View Source Pegasus (pegasus v1.0.0)
A PEG (Parsing Expression Grammar) parser generator for Elixir.
Pegasus compiles PEG grammar definitions into efficient NimbleParsec parsers
at compile time. This gives you the familiar, readable PEG syntax while leveraging
NimbleParsec's optimized parsing engine.
Quick Start
defmodule MyParser do
require Pegasus
Pegasus.parser_from_string("""
numbers <- number (',' number)*
number <- [0-9]+
""",
numbers: [parser: true],
number: [collect: true]
)
end
MyParser.numbers("1,2,3")
# => {:ok, ["1", "2", "3"], "", %{}, {1, 0}, 5}Main API
parser_from_string/2- Define parsers from a PEG grammar stringparser_from_file/2- Load and compile a PEG grammar from a fileparser_from_ast/2- Advanced: compile a pre-parsed AST
PEG Grammar Syntax
Pegasus supports the standard PEG syntax. For the full specification, see the PEG reference.
Rules
Rules are defined with the <- operator:
identifier <- expressionExpressions
| Syntax | Description | Example |
|---|---|---|
'...' or "..." | Literal string | 'hello' |
[...] | Character class | [a-zA-Z] |
[^...] | Negated character class | [^0-9] |
. | Any character | . |
e1 e2 | Sequence | 'a' 'b' |
e1 / e2 | Ordered choice | 'a' / 'b' |
e* | Zero or more | [0-9]* |
e+ | One or more | [0-9]+ |
e? | Optional | '-'? |
&e | Positive lookahead | &'x' |
!e | Negative lookahead | !'x' |
(e) | Grouping | ('a' 'b')* |
<e> | Extracted group | <[a-z]+> |
# ... | Comment | # this is ignored |
Escape Sequences
Pegasus supports ANSI C escape sequences in literals and character classes:
\a- bell\b- backspace\e- escape\f- form feed\n- newline\r- carriage return\t- tab\v- vertical tab\'- single quote\"- double quote\\- backslash\[and\]- brackets (useful in character classes)\-- literal hyphen (in character classes)\377- octal escape (1-3 octal digits)
Parser Options
Options control how each grammar rule is compiled.

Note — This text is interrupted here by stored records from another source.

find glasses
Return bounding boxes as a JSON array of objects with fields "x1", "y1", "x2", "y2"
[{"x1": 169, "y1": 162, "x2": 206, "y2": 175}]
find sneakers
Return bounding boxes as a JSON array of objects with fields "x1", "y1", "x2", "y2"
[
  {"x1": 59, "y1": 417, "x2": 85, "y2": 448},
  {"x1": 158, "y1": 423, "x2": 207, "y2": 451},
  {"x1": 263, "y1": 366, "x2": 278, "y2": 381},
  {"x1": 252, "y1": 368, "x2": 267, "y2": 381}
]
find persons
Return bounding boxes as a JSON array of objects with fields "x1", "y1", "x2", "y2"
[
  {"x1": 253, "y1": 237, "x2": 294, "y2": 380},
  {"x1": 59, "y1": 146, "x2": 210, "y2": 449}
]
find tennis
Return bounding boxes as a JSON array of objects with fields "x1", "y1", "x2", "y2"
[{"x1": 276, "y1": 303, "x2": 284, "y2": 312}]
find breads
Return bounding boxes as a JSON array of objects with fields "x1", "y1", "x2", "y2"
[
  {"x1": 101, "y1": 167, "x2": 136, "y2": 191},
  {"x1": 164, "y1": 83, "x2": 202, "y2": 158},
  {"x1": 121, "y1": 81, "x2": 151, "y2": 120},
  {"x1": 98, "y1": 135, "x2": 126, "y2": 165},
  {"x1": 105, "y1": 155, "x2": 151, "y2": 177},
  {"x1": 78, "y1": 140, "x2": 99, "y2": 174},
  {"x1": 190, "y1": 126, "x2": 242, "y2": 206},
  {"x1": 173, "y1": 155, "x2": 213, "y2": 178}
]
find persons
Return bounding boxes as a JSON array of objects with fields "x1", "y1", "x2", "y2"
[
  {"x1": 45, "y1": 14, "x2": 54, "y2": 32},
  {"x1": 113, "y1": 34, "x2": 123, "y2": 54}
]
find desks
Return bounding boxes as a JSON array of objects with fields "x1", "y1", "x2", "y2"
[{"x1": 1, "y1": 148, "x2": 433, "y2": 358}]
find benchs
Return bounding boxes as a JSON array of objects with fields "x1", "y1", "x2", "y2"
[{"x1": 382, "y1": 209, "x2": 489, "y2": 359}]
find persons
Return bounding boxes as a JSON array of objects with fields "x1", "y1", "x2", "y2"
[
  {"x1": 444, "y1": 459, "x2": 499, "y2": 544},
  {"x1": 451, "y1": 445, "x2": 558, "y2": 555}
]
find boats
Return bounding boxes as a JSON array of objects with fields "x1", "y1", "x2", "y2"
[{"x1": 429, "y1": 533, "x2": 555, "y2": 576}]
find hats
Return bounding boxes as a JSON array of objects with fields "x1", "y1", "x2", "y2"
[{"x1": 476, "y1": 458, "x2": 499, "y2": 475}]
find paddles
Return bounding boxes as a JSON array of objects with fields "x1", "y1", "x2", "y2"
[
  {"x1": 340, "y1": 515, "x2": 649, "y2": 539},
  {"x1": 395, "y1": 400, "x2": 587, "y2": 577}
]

Pass them as a keyword list where keys are rule names:
Pegasus.parser_from_string(grammar,
rule_name: [option: value, ...]
)Options are applied in the order specified.
:parser
Export the rule as a parser function (an entry point that can be called directly). Without this option, rules become private combinators.
Pegasus.parser_from_string("""
start <- greeting name
greeting <- 'Hello, '
name <- [a-zA-Z]+
""", start: [parser: true])The :parser option also accepts an atom to rename the parser:
Pegasus.parser_from_string("foo <- 'foo'", foo: [parser: :parse])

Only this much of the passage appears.